→ Work order
Your task is to repeat all of the data exactly while excluding the pictures.

____

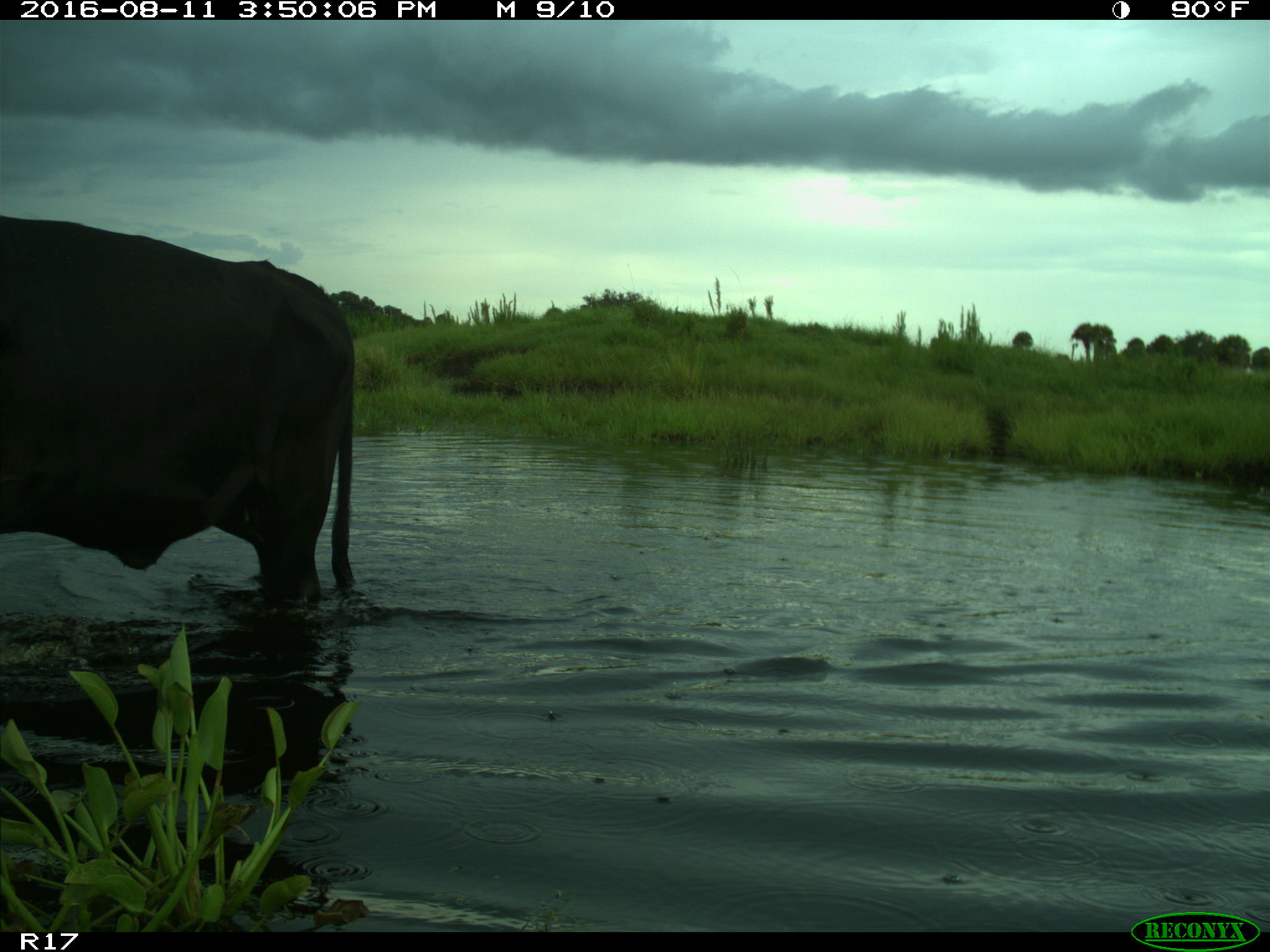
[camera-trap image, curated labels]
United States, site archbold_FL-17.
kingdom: Animalia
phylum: Chordata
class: Mammalia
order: Artiodactyla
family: Bovidae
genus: Bos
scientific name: Bos taurus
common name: domestic cow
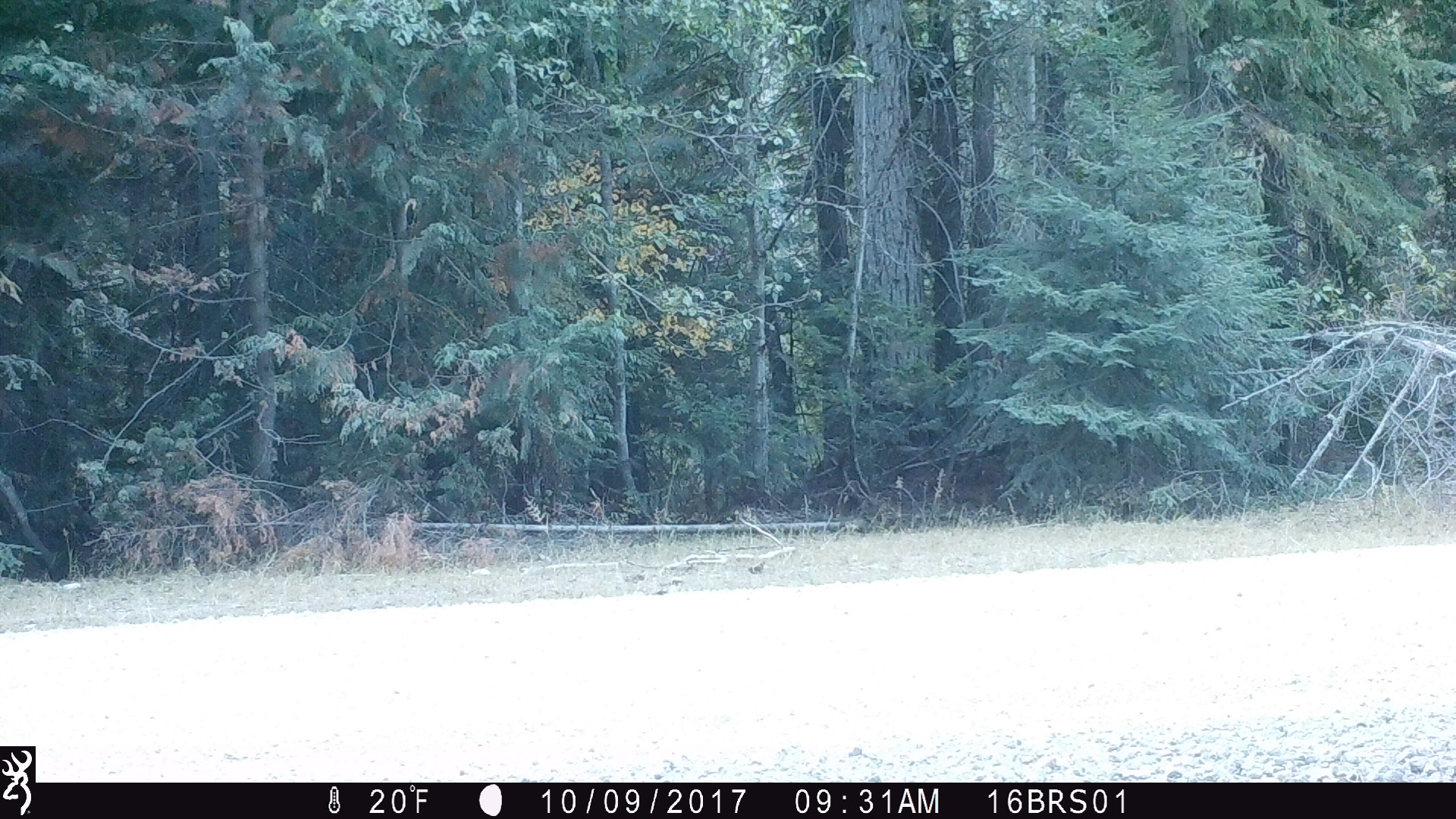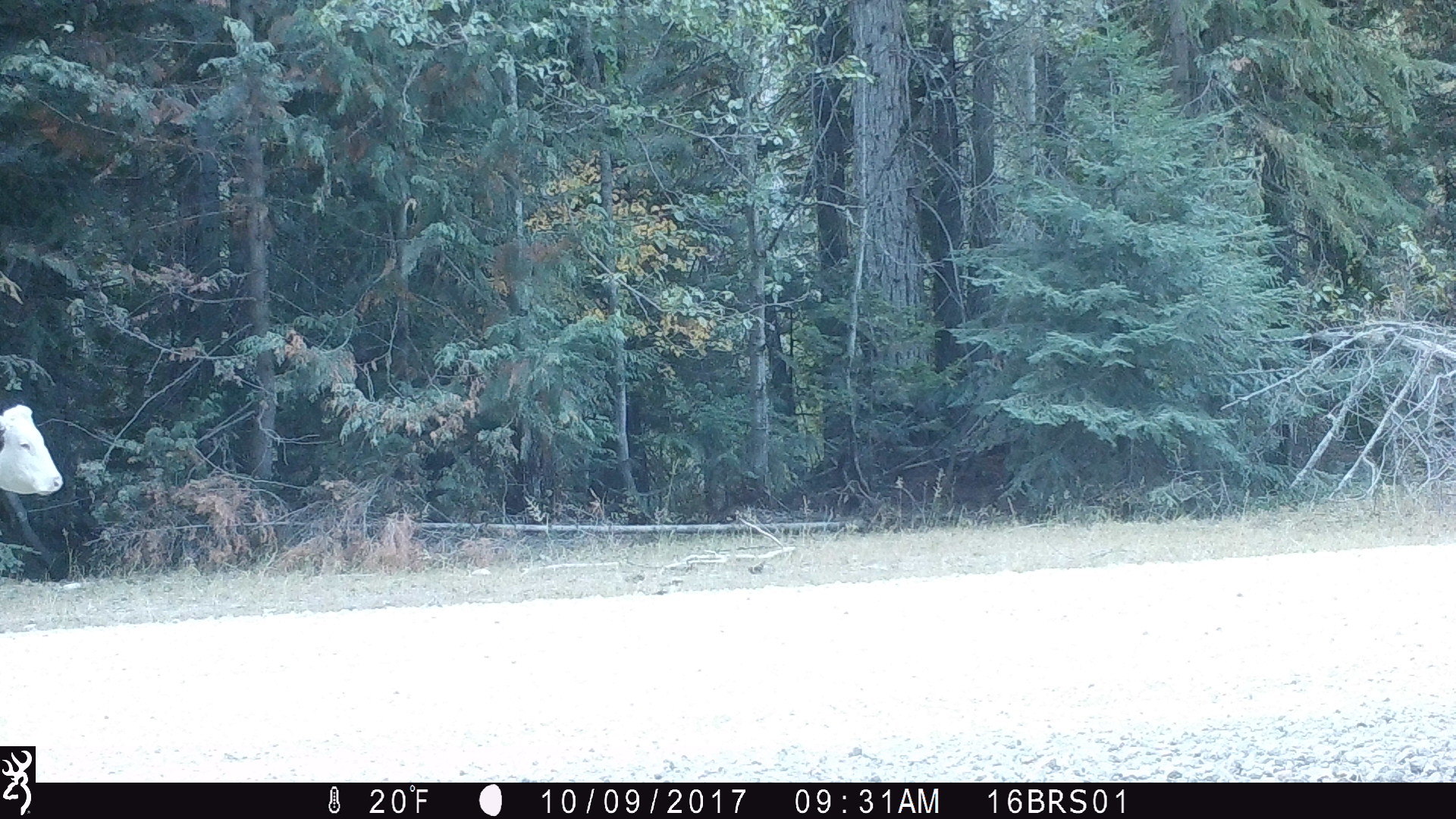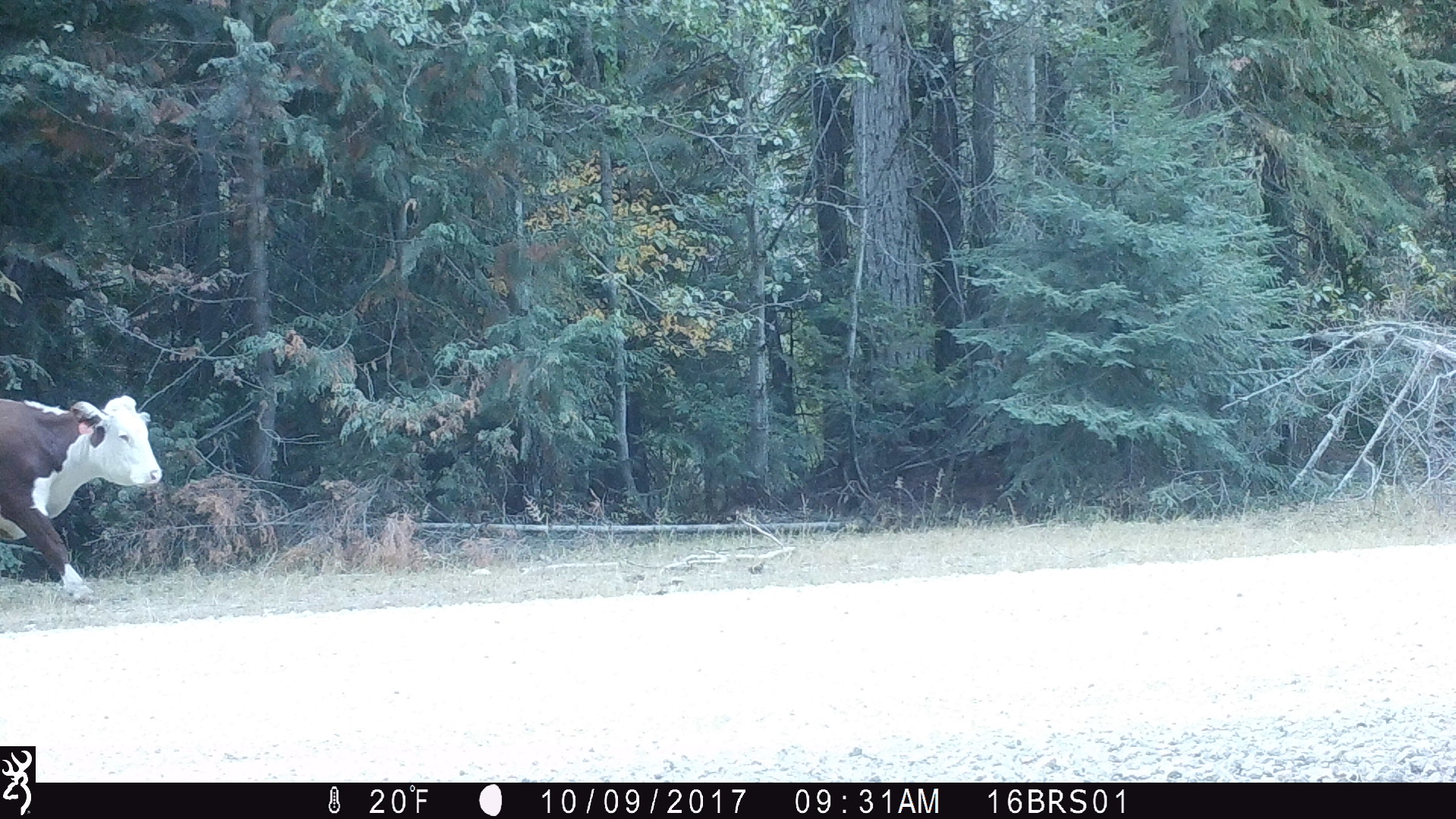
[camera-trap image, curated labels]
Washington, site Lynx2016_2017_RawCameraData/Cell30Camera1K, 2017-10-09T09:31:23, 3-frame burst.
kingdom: Animalia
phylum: Chordata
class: Mammalia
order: Artiodactyla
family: Bovidae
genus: Bos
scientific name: Bos taurus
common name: domestic cattle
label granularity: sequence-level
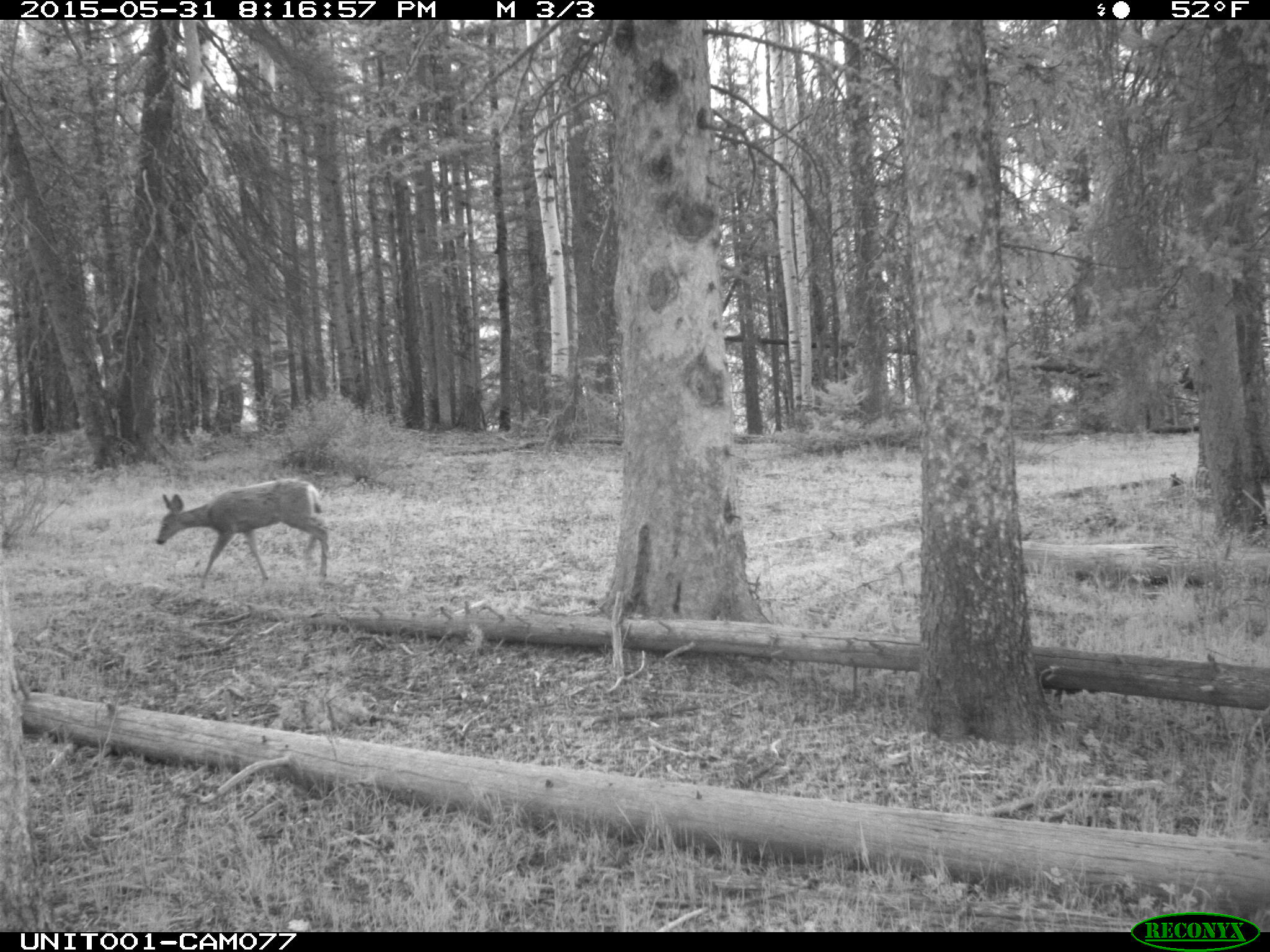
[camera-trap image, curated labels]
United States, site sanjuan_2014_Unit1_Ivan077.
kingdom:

____

→ Response for this exercise
[camera-trap image, curated labels]
United States, site archbold_FL-17.
kingdom: Animalia
phylum: Chordata
class: Mammalia
order: Artiodactyla
family: Bovidae
genus: Bos
scientific name: Bos taurus
common name: domestic cow
[camera-trap image, curated labels]
Washington, site Lynx2016_2017_RawCameraData/Cell30Camera1K, 2017-10-09T09:31:23, 3-frame burst.
kingdom: Animalia
phylum: Chordata
class: Mammalia
order: Artiodactyla
family: Bovidae
genus: Bos
scientific name: Bos taurus
common name: domestic cattle
label granularity: sequence-level
[camera-trap image, curated labels]
United States, site sanjuan_2014_Unit1_Ivan077.
kingdom:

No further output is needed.